Task details → Collect every line in the listing below that contains the word "blonde", with case counting.

====== Exercise input

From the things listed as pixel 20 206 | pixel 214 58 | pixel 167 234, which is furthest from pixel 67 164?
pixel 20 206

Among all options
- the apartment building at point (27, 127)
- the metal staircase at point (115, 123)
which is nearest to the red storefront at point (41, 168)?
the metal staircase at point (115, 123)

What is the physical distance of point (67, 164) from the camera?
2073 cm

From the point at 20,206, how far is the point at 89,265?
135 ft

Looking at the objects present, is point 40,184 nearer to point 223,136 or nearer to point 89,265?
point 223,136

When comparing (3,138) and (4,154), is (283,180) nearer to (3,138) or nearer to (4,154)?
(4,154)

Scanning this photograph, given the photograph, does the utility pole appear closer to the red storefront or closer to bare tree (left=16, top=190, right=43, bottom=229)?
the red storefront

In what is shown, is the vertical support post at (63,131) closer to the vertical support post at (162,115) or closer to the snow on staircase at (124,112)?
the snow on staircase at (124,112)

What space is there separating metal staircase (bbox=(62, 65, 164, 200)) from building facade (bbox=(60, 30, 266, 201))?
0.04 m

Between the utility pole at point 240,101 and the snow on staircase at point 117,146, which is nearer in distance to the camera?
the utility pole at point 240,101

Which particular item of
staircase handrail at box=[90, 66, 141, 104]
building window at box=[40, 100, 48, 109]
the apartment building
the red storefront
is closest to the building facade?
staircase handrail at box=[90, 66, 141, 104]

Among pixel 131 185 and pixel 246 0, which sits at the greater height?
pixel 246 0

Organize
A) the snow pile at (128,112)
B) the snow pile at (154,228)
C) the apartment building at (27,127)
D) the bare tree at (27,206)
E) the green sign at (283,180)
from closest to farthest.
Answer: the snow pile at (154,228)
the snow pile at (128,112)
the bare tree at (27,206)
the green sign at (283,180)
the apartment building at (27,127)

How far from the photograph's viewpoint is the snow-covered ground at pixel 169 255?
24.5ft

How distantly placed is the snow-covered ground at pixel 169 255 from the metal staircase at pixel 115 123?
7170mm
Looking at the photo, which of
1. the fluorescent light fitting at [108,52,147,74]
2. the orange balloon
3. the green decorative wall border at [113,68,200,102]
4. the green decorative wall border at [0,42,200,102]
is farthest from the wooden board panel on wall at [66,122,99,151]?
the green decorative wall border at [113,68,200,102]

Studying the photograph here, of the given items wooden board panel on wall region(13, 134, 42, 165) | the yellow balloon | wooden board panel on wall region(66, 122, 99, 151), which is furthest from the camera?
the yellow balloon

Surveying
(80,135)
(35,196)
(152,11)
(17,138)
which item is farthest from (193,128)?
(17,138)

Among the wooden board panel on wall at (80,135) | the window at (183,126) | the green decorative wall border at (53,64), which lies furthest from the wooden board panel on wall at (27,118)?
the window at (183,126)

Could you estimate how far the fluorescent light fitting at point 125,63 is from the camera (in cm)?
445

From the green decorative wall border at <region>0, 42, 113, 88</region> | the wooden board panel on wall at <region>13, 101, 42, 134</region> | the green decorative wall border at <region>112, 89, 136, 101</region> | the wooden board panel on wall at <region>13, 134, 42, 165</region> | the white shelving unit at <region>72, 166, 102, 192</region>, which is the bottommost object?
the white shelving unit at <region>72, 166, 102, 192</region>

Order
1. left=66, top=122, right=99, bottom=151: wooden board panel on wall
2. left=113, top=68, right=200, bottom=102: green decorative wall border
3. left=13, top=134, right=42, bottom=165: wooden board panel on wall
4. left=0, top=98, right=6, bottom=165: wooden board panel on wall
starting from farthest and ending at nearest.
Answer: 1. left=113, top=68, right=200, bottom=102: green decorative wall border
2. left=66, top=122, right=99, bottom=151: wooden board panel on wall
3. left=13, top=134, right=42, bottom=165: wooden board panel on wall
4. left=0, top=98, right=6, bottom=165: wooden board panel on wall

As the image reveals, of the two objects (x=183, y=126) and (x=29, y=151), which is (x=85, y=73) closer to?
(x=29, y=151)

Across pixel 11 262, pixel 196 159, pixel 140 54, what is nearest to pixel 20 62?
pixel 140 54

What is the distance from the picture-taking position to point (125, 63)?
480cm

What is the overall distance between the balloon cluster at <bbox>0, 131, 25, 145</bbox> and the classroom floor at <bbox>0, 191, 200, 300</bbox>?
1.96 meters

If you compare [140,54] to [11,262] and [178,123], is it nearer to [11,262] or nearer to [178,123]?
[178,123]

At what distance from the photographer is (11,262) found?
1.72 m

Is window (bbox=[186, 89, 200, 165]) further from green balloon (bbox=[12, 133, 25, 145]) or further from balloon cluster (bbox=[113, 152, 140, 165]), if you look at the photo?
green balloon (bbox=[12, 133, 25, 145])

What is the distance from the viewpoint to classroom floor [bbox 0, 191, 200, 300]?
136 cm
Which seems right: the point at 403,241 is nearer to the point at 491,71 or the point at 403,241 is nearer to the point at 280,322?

============
====== Exercise input

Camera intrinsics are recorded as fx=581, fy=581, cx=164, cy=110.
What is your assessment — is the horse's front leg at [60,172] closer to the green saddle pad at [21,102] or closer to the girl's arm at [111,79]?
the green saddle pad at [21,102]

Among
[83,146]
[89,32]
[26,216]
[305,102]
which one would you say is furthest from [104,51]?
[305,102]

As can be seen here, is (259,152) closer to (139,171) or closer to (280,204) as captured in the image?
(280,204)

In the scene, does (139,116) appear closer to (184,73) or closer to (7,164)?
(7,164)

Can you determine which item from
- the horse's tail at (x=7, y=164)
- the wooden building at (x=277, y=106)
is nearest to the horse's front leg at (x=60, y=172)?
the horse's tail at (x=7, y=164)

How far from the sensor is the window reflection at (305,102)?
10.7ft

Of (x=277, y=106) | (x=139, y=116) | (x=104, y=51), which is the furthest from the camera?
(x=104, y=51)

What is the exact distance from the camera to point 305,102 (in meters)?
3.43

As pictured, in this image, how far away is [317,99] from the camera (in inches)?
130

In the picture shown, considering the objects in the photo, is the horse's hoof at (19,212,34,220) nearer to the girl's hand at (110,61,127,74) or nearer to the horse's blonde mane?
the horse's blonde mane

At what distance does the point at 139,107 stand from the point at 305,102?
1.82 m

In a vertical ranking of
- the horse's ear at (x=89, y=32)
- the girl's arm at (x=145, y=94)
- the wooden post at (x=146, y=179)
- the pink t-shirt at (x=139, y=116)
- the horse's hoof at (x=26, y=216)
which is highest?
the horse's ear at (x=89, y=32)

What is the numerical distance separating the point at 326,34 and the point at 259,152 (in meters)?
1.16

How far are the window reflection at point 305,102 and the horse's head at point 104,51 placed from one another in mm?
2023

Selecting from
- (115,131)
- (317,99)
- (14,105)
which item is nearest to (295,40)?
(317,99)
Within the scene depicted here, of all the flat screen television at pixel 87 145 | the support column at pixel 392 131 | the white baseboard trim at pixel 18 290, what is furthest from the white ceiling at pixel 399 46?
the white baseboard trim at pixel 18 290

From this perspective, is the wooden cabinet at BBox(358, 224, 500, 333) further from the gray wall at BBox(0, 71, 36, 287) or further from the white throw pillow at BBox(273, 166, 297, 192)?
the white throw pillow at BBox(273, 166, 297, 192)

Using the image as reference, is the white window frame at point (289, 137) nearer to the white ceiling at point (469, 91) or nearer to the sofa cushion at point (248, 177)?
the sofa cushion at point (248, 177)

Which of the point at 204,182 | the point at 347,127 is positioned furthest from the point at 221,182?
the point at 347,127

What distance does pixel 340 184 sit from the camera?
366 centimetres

============

Task answer →
In the picture shown, considering the objects in the photo, is the horse's hoof at (19,212,34,220) nearer to the girl's hand at (110,61,127,74) or nearer to the horse's blonde mane?
the horse's blonde mane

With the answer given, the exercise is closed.